H-P Thinks New 'Memristor' Could Have Big Impact on Data Storage
By DON CLARK
Researchers at Hewlett-Packard Co. say they've built a new element of electronic circuitry that had previously existed only in theory.
The company says the new component, known as the memory resistor, or "memristor," could have a big impact on the way data are stored in computers. Among other things, the development could help future memory chips store information for long periods without electrical current, eliminate the slow process of booting up computers and also sharply reduce power consumption, the company says.
The notion of a memristor was postulated in 1971 by Leon Chua, an electrical engineering professor at the University of California at Berkeley. A working prototype was developed by a team of scientists the tech giant's H-P Labs unit, who are disclosing their work in a paper being published Wednesday in the journal Nature.
H-P's development comes at a time when many companies are racing to find technologies to succeed a kind of chip known as flash memory, which is widely used to store data in products such as digital cameras and music players. Existing flash-memory technology is expected to lose its usefulness within the decade, as companies keep shrinking the dimensions of chip circuitry to store more data.
Assuming memristors can be manufactured efficiently and combined with other kinds of circuitry, the technology could store data in a smaller and more energy-efficient form than flash memory or other technologies, said R. Stanley Williams, H-P's lead researcher on the project and an expert in the field known as nanotechnology. In addition, while flash chips lose their data after a year or so, a memristor has an unusual ability to permanently recall the amount of electrical charge that flows through it, he said.

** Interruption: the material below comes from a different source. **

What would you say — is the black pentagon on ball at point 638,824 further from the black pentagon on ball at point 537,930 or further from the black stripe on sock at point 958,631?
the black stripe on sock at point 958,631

The researchers constructed a prototype by placing a microscopic film of titanium dioxide between two electrodes and applying a charge. "The memristor remembers because what's happening is you actually change the atomic structure of the memristor as charge flows through it," Mr. Williams said. "That's different from any other device."
But memristors will join a number of promising new memory technologies, some of which companies have worked on for years. For example, a joint venture called Numonyx that was recently formed by Intel Corp. and STMicroelectronics NV is betting on a technology called phase-change memory.
Edward Doller, chief technology officer of Numonyx, described the H-P paper as an interesting explanation of the behavior of some materials, but questioned whether it could have as broad an impact as technology his company is pursuing. "It doesn't really sound like a blazing new discovery in my mind," he said.
Mr. Chua, though, is enthusiastic about H-P's work. He had originally broached the idea of memristors by using a series of equations showing that in addition to the three known circuitry elements -- the capacitor, resistor and inductor -- there had to be another one with the property of memory. He once developed a prototype, but it was battery-powered and too large to be practical.
"I'm really excited, not so much because of the commercial applications now, but because to me, it's really a paradigm shift," Mr. Chua said. "It will wake up a lot of people."
Mr. Williams said H-P plans to work with chipmakers to get memristors into computers and hand-held devices. Wolfgang Porod, an engineering professor at the University of Notre Dame who's been briefed on the memristor paper, predicts it may take a decade before electronics companies figure out how to incorporate the technology.
"At this point, we see only a glimmer that a new kind of device like this may open new applications," Mr. Porod said.